Instructions for the task:
Copy out word for word the stretch of entries from the line containing "武漢出版社2020智慧學(x" through the line containing "Google Photo 1", leaving the pictures out.

=== Data under study ===

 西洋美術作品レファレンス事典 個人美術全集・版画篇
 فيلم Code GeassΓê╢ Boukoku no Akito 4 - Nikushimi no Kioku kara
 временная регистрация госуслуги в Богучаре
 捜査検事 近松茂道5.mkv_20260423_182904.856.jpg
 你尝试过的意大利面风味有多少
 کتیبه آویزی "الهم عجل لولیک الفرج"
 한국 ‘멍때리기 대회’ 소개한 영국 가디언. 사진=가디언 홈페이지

===
=== Data under study ===

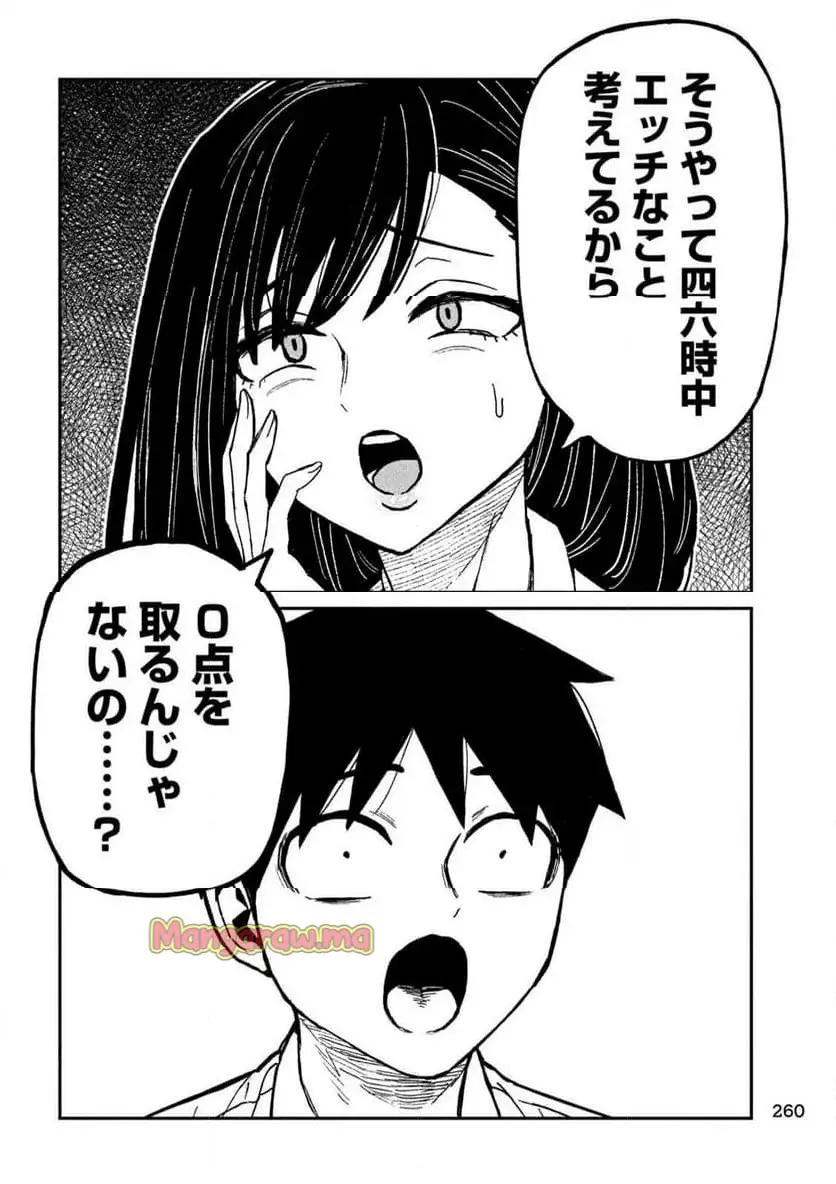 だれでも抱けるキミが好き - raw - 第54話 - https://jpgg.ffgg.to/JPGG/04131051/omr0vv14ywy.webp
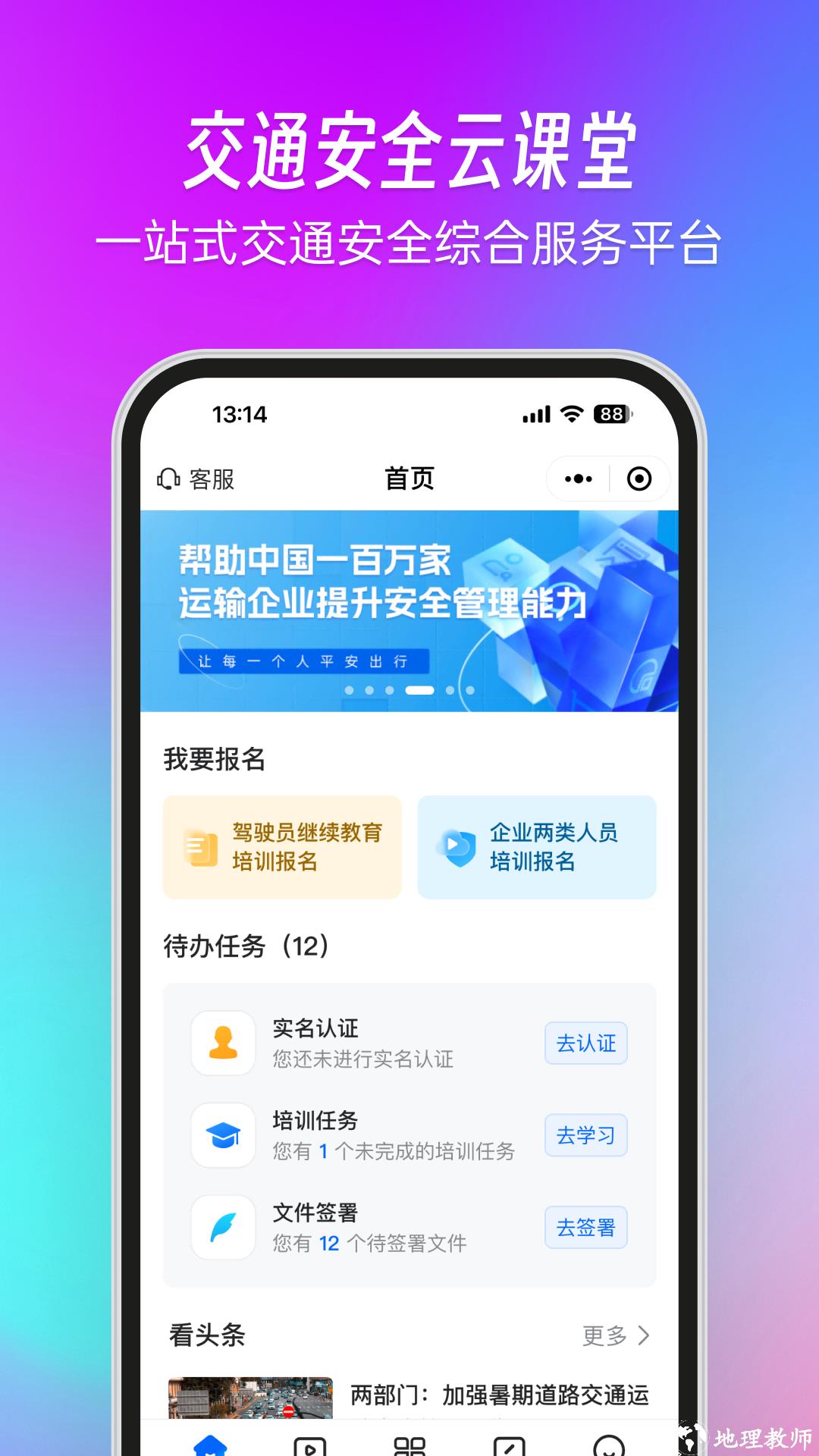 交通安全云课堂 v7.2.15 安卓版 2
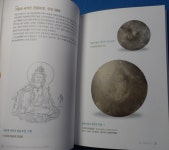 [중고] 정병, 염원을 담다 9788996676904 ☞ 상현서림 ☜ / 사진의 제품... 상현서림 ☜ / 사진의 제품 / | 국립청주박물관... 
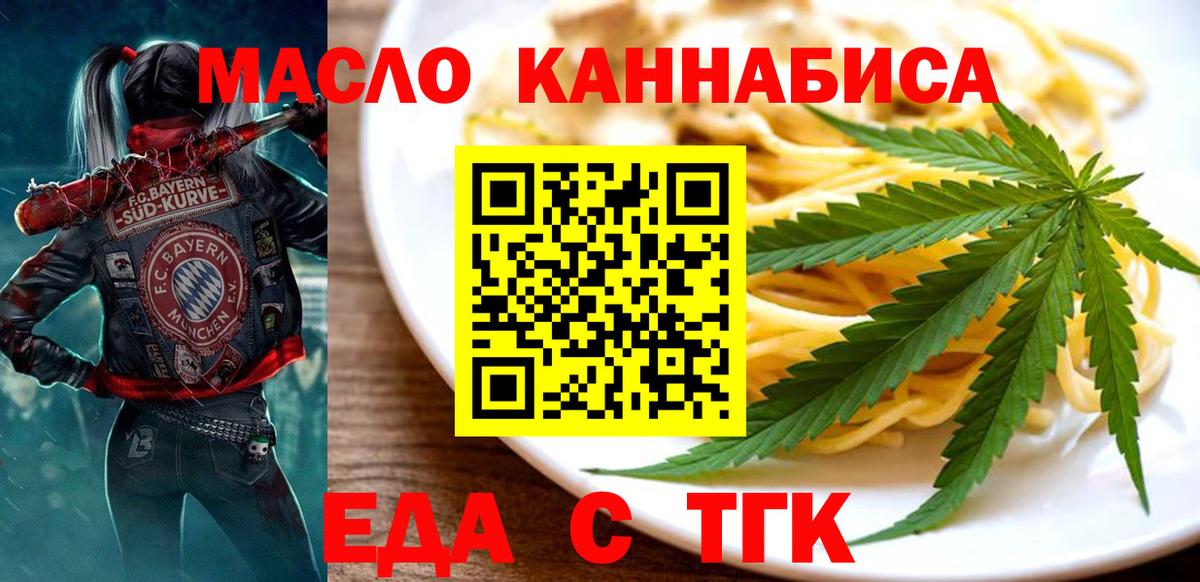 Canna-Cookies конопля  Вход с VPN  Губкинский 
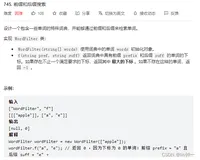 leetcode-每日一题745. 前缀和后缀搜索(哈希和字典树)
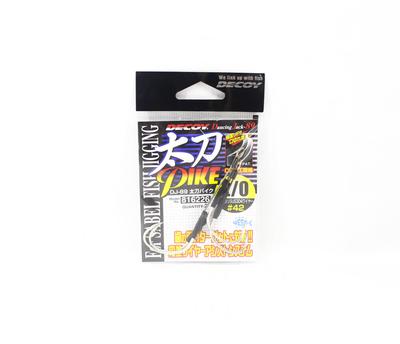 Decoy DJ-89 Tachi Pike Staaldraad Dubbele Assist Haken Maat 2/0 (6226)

===
=== Data under study ===

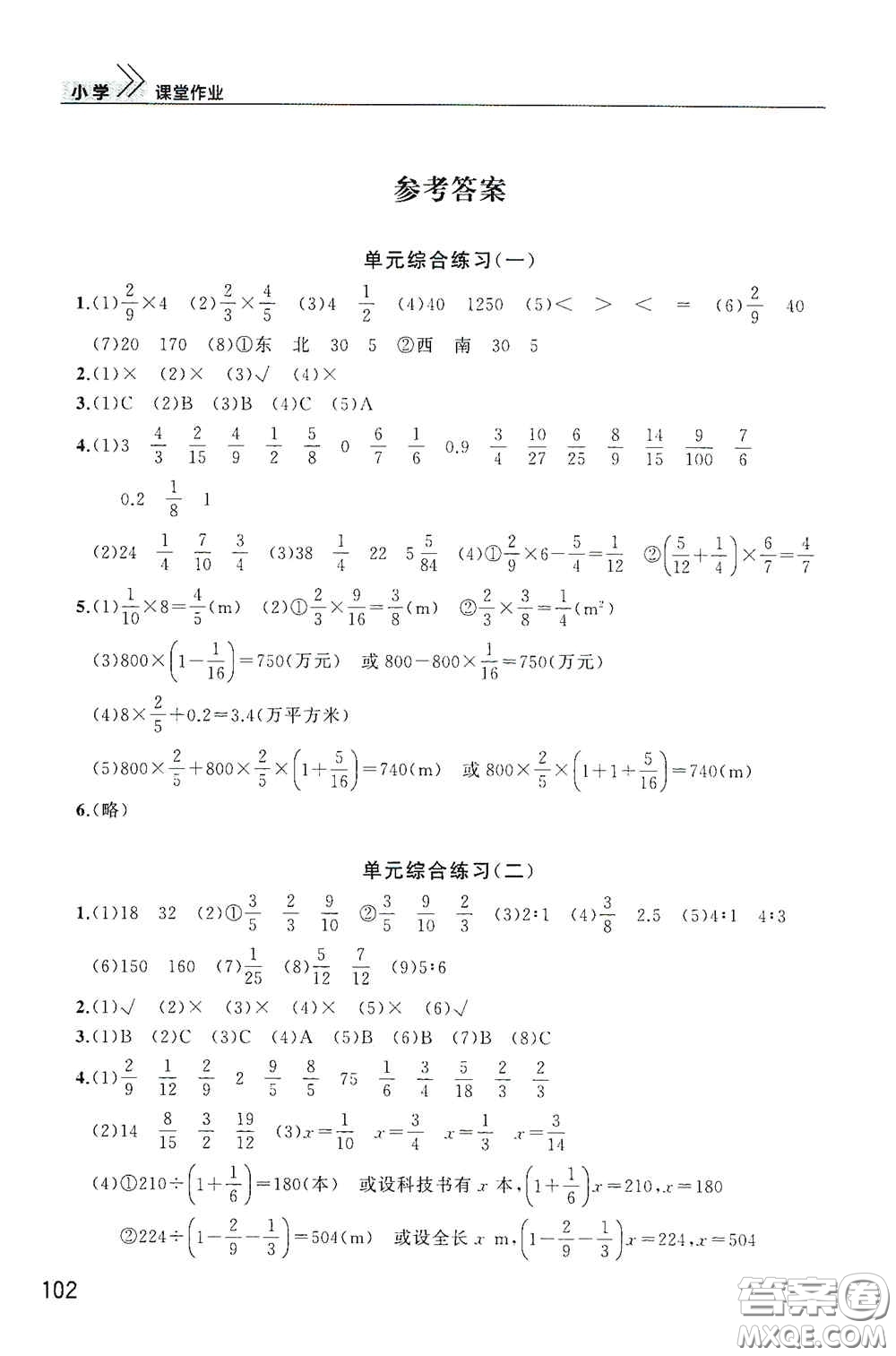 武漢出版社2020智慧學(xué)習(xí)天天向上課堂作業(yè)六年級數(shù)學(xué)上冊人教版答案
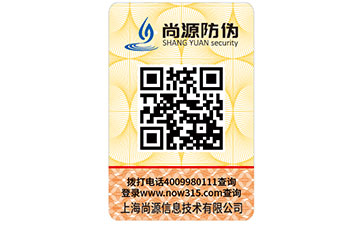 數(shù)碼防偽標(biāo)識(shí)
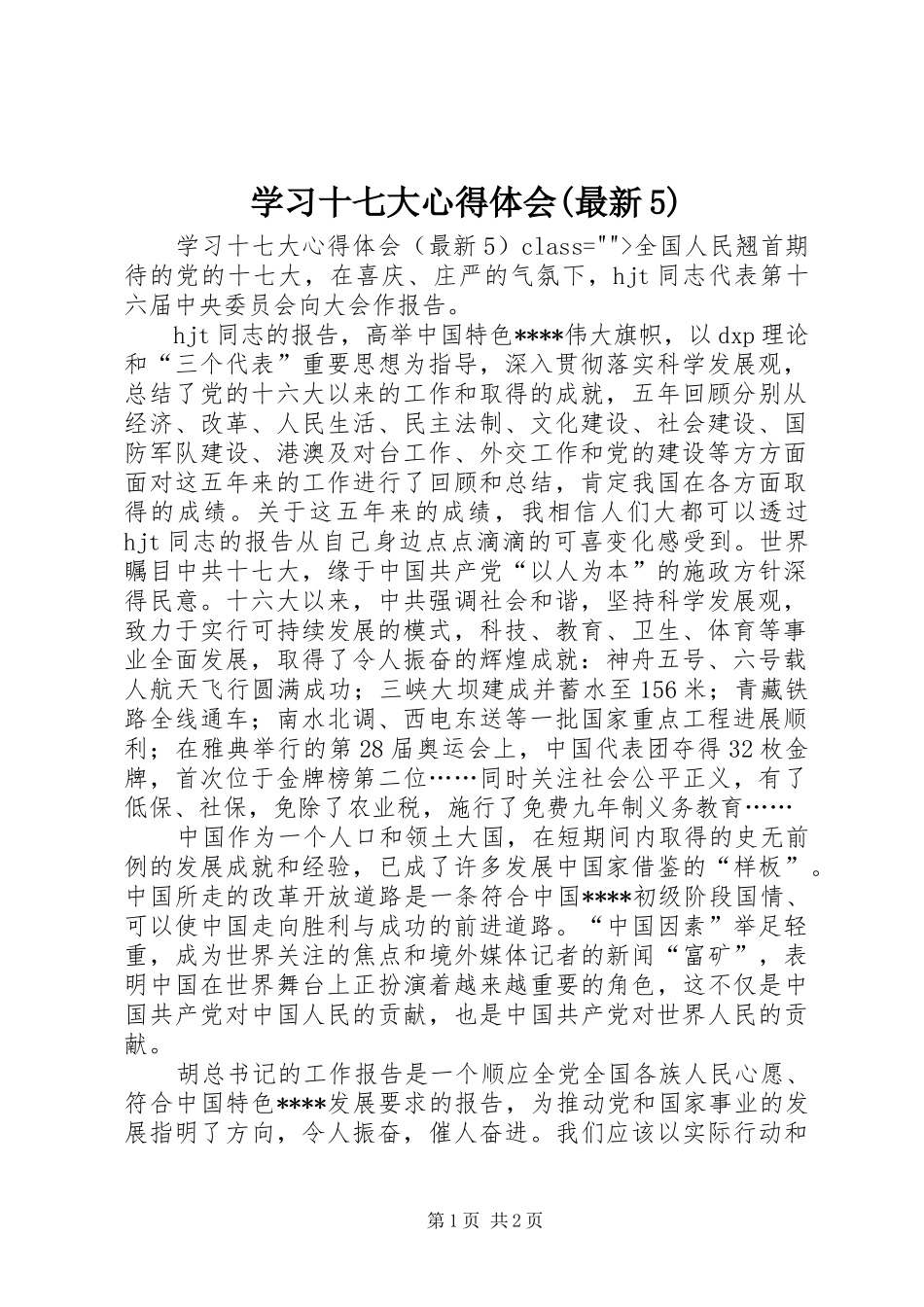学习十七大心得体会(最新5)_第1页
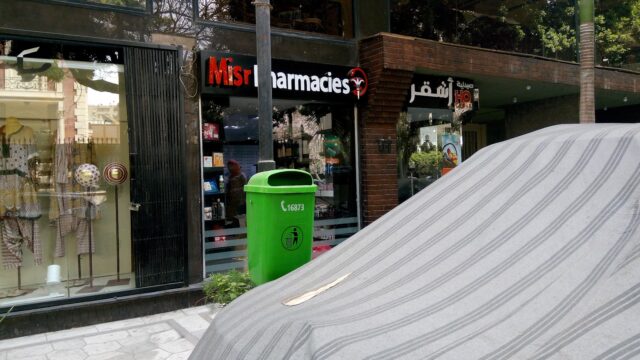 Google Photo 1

===

Response to this exercise:
 武漢出版社2020智慧學(xué)習(xí)天天向上課堂作業(yè)六年級數(shù)學(xué)上冊人教版答案
 數(shù)碼防偽標(biāo)識(shí)
学习十七大心得体会(最新5)_第1页
 Google Photo 1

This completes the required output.